-- BEGIN EXTRACT --
We need to just face facts: there is a large minority in this country, large enough to be dangerous, who just flatly do not accept the fact that they can lose an election. When they win elections, they are all about "democracy" and "the rule of law," but the minute they lose an election, they pick up their guns and start planning for violent revolution to overturn the will of the people. Pretending that these people do not exist, pretending that they are not numerous, and pretending that the Republicans do not stoke these people's paranoid fantasies because of the party's dangerous delusion that they can control them, can use them as a tool, will not change the fact that they are there and they are dangerous.
But I was already thinking about how law enforcement should respond to threats like this, before we even found out about the Hutaree, because of another event I saw announced on the news, one that has an especially strong historical resonance with the Founding Fathers. On this April 19th, the 15th anniversary of the bombing of the Murrah Federal Building in Oklahoma City when two or more right-wing militia members murdered 99 federal government employees, at least 50 other adults, and 19 children, a group of right wing activists are planning on marching, armed, to within one mile of the Capitol Mall, their so-called "Restore the Constitution rally / Muster Outside DC."
I wonder what George Washington would have done about either the Hutaree or the Muster Outside DC? Well, no, actually, I don't wonder, because exactly similar situations did happen during the life of the first President of the United States, and I know exactly what he ordered done about it, and what he did about his day's TEA Party while he was at it.
|"Rebellion against a king may be pardoned or lightly punished, but the man who dares to rebel against the laws of a republic ought to suffer death." |
Samuel Adams, 1787, on the subject of Shays' Rebellion
A few years later, in 1791, after General Washington had been elected President (which shows you how uncontroversial the Founders' generation thought his wholesale arrest of and the substantial death toll among Shays' gun rights enthusiasts were), he faced another group of "protesters." People in the mountain west (which at the time meant the Appalachians, not the Rockies) had already decided that they were being Taxed Enough Already, that if the government needed to make national debt payments it should reduce federal government instead of raising taxes, when the Washington administration persuaded Congress to pass the first "sin tax," a tax on whiskey and other distilled spirits. In the considered legal opinion of those who felt that they were Taxed Enough Already, this was an unconstitutional tax. The first "Tenthers," they argued on 10th amendment grounds that nothing in the Constitution gave the Washington administration, or Congress, the authority to collect taxes on anything other than a per-citizen tax on states and any taxes on imports, that under the doctrine of enumerated rights the federal government could not tax anything else. The courts, and Congress, were unpersuaded by their argument.
-- END EXTRACT --
**TASKS TO PERFORM:**
[1] Can you reproduce word for word the part of the passage on Washington and armed rebellion that begins at the words "I wonder what" and stops after "he was at it."?
[2] How would you write the next part of the passage on Washington and armed rebellion, starting after its final sentence?
-- BEGIN ENTRIES --
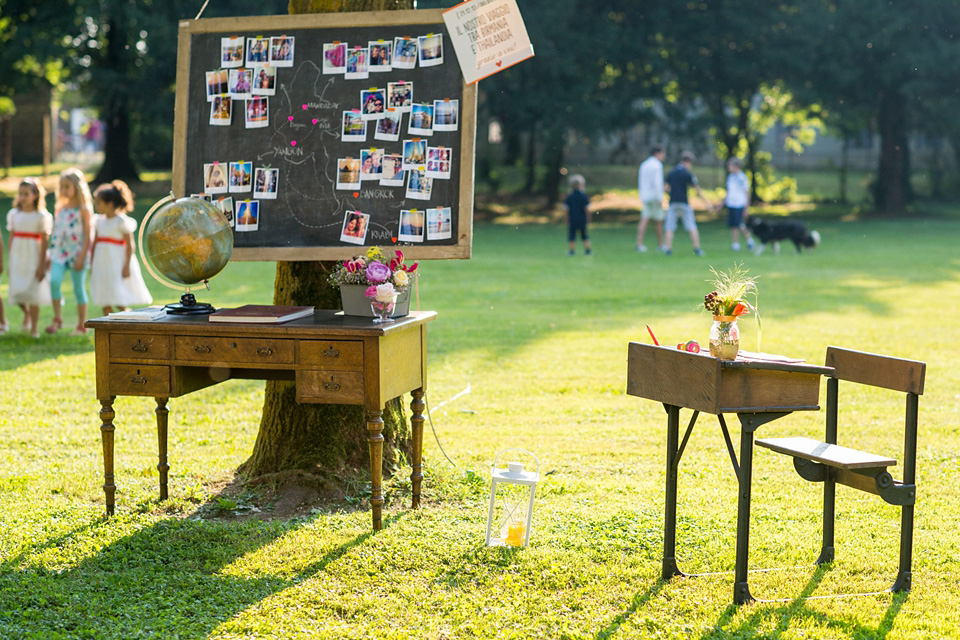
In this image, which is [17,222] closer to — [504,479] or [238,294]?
[238,294]

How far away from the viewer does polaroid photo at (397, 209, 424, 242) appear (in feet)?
18.4

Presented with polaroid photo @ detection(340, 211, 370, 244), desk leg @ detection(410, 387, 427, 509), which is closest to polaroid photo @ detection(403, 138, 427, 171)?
polaroid photo @ detection(340, 211, 370, 244)

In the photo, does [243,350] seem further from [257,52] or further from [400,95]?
[257,52]

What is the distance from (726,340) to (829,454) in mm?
691

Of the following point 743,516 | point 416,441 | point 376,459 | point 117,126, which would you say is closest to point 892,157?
point 117,126

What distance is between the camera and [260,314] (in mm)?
5059

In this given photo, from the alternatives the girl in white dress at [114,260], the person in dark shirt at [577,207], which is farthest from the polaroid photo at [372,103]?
the person in dark shirt at [577,207]

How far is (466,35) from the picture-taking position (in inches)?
218

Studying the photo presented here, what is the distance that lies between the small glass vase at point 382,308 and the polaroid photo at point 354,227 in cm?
66

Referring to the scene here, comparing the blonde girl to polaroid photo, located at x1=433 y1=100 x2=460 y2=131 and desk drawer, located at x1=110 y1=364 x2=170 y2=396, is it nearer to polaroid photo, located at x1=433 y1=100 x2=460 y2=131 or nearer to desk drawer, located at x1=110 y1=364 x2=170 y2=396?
desk drawer, located at x1=110 y1=364 x2=170 y2=396

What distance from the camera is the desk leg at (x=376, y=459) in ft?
16.4

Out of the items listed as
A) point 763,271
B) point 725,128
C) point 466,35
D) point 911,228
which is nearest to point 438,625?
point 466,35

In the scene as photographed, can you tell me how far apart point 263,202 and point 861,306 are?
9539mm

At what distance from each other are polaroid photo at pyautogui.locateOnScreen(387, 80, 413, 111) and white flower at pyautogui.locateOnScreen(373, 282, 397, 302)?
A: 1117 millimetres
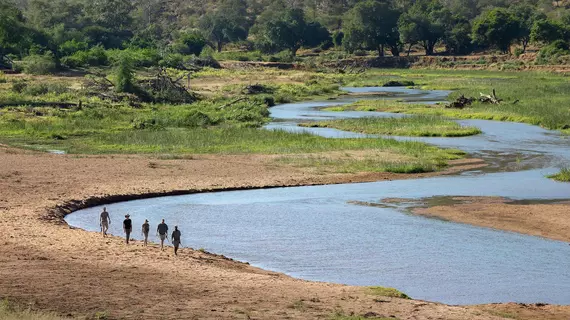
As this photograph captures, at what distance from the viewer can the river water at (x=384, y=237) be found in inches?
1000

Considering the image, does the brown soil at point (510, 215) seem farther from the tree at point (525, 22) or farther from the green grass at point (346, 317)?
the tree at point (525, 22)

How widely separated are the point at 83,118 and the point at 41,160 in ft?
64.6

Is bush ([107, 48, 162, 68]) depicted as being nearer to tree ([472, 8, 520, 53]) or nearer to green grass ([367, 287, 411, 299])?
tree ([472, 8, 520, 53])

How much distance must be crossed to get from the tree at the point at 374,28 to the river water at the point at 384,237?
117 meters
-- END ENTRIES --
**SOLVED TASKS:**
[1]
I wonder what George Washington would have done about either the Hutaree or the Muster Outside DC? Well, no, actually, I don't wonder, because exactly similar situations did happen during the life of the first President of the United States, and I know exactly what he ordered done about it, and what he did about his day's TEA Party while he was at it.

[2]
Rather than pay the tax, though, and then vote out those who disagreed with them in the next election, the protesters who felt that they were Taxed Enough Already began holding increasingly loud and violent protests, which culminated in attacks on the homes of tax collectors. At the first sign of violence, President Washington responded to the Whiskey Rebellion the same way he responded to Shays' Rebellion: he called up the army and sent them after the anti-tax protesters. Knowing from recent history that Washington wasn't bluffing, they surrendered, and 20 of their leaders were put on trial for their crimes. Had they not surrendered, there is no meaningful doubt what would have happened: George Washington would have ordered the army to gun down any of them too stupid to lay down their weapons and peacefully disperse.
Since then, we've perhaps gone a little soft. Scarcely a generation had gone by before the American people began to wonder if maybe Washington had over-reacted to those rebellions, if some more peaceful way of negotiating with them could have worked, if calling up the army was really the appropriate response. And in acknowledgment of the fact that soldiers are trained to shoot to kill, not to make arrests, we've long since ruled out any future use of the military to put down any but the largest and most heavily armed of rebellions. Still, have no doubt about this: "the original intent of the Founders," were they here today, would be to order all of these loud-mouthed vandals and heavily armed rednecks to lay down their weapons, peacefully return to their homes, and respect the electoral process ... or else be gunned down by federal troops, or else to die in the dirt like dogs.
So for a group of armed men to declare their intention to march, weapons in hand, to within a mile of the Capitol on the 15th anniversary of the worst act of domestic terrorism since the Civil War, and expect us not to treat this as a threat of armed rebellion just because they promise to stop one mile short (this time?) is so outrageous that I'm leaning more and more towards taking President Washington's side in this, and was already leaning that way before allies of theirs were arrested on the verge of unveiling a horrible act of murderous terror a few states over. On the day before the health insurance reform vote in the House, members of this movement (egged on by idiotic Republicans waving from the balcony above) waved signs outside the Capitol building saying "We Came Unarmed -- This Time" and "If Brown Can't Stop It, A Browning Will." Do they expect us to forget that this is the next time?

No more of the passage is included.